Median follow-up time was 18 (6.6–36.1) months. Primary engraftment was documented in 18 patients. Median time to leukocyte engraftment was 32 days (18-61), to platelet engraftment, 38 days (15-219). One patient received second transplantation from the same donor due to primary graft failure. He died in cytopenia accomplished by sepsis. Severe poor graft function was documented in 11 patients. In 7 of these cases, it resolved spontaneously with a median duration of 79 days (16-470). Three patients recovered after CD34+ boost administration. Dose reduction of ruxolitinib to 10 mg/day due to poor graft function was performed in 8 patients. Three out of four deaths occurred before engraftment: one patient was lost due to Pseudomonas aeruginosa sepsis, one death was associated with gastrointestinal bleeding, and one patient deceased due to primary graft failure and sepsis. One patient died due to thrombotic microangiopathy and sepsis on D+115. Twenty-nine percent of patients developed acute GVHD (grade 2-4), 18%, aGVHD grade 3-4. In all cases except of one, aGVHD grade 3-4 was successfully treated with calcineurin inhibitors.
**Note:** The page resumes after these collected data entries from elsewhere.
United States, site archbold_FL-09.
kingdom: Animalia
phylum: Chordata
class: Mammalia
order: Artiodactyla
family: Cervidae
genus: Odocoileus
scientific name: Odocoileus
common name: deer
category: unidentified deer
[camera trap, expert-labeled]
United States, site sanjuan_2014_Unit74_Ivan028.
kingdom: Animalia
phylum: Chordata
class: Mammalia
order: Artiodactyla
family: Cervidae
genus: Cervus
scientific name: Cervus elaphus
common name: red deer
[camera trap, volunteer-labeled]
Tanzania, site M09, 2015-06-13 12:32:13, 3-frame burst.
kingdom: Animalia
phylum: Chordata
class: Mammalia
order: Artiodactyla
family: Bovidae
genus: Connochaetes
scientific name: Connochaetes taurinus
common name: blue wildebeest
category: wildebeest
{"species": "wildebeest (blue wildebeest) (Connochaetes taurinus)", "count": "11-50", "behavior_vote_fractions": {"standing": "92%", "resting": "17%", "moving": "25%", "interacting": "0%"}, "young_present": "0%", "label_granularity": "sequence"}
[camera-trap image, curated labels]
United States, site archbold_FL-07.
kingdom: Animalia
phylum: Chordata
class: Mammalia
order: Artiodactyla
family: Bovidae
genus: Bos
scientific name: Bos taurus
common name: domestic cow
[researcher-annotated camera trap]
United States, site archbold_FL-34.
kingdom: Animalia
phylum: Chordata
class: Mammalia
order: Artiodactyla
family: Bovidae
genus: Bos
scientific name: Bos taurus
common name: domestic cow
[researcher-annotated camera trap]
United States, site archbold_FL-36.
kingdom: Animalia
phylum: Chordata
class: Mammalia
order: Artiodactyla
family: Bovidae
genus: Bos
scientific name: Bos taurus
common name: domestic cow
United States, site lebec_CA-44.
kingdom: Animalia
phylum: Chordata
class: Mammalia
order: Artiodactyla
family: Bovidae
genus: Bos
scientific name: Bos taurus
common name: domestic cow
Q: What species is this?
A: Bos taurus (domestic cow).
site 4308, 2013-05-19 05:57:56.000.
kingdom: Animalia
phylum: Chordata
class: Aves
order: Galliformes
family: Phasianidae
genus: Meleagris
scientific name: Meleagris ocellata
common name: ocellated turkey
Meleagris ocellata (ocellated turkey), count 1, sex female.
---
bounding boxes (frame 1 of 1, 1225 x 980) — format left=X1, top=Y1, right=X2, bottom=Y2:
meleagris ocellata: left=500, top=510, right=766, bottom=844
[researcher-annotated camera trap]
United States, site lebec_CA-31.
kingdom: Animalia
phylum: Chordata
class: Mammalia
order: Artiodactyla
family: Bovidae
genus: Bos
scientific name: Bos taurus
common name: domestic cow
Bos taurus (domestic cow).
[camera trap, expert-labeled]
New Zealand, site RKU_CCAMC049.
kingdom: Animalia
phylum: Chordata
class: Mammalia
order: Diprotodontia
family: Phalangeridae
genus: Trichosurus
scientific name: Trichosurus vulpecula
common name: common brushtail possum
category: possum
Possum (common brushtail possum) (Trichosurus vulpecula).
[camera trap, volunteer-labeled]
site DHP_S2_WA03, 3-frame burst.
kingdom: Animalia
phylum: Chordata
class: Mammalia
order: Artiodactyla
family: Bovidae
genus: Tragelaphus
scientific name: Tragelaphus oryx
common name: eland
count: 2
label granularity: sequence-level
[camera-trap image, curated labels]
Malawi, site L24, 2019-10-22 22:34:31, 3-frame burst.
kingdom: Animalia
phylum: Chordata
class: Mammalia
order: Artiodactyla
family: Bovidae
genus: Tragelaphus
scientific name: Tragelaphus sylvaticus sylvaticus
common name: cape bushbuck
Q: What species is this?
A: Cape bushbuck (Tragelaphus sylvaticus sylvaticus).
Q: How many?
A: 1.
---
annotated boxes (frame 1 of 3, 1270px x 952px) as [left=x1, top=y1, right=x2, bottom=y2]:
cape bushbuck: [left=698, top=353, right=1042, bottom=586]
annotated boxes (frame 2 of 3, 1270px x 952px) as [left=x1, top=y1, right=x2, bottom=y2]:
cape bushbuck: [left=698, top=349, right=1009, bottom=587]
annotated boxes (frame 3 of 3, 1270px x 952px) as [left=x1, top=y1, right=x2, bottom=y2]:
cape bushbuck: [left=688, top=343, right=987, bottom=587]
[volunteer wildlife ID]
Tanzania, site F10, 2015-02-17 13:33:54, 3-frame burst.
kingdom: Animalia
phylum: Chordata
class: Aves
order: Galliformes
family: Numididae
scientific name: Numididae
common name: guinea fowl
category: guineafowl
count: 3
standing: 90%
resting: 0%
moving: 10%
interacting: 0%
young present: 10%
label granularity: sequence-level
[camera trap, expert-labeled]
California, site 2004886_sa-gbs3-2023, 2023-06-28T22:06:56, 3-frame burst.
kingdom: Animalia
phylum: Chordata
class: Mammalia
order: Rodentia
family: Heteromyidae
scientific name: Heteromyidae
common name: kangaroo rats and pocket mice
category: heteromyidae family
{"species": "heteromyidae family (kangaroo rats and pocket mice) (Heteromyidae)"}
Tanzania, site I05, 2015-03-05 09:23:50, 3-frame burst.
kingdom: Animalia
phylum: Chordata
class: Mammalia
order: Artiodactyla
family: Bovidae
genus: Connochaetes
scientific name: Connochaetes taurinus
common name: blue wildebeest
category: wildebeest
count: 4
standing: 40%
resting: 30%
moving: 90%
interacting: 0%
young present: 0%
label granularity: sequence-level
One patient required systemic steroid therapy. Moderate chronic GVHD (NIH) was documented in 29% of patients. The regimen was well tolerated. Grade 3-4 toxicities included only toxic hepatitis in 4 and sepsis in 5 patients. Mild veno-occlusive disease was observed in one patient, TMA, in one case. Viral reactivation was documented in 47% of patients, CMV (n=6), EBV (n=1), HHV type 1,2 (n=1), HHV type 6 (n=2), BK virus (n=1). Moderate hemorrhagic cystitis developed in 2 patients. Non-relapse mortality on D+100 was 15% and 20%, at 1 year. The two-year overall survival was 80%. All the patients achieved hematological, molecular remission and full donor chimerism. Near-complete resolution of bone marrow fibrosis was documented in 12 patients. No molecular or hematological relapses were registered.

Conclusion

AlloHSCT is an effective treatment modality for myelofibrosis. GVHD prophylaxis using a combination of PTCy and ruxolitinib is associated with good acute and chronic GVHD control, and it seems to be a promising modality, at least for MF patients.

Keywords

Myelofibrosis, allogeneic hematopoietic stem cell transplantation, ruxolitinib, graft-versus-host disease, prophylaxis, cyclophosphamide.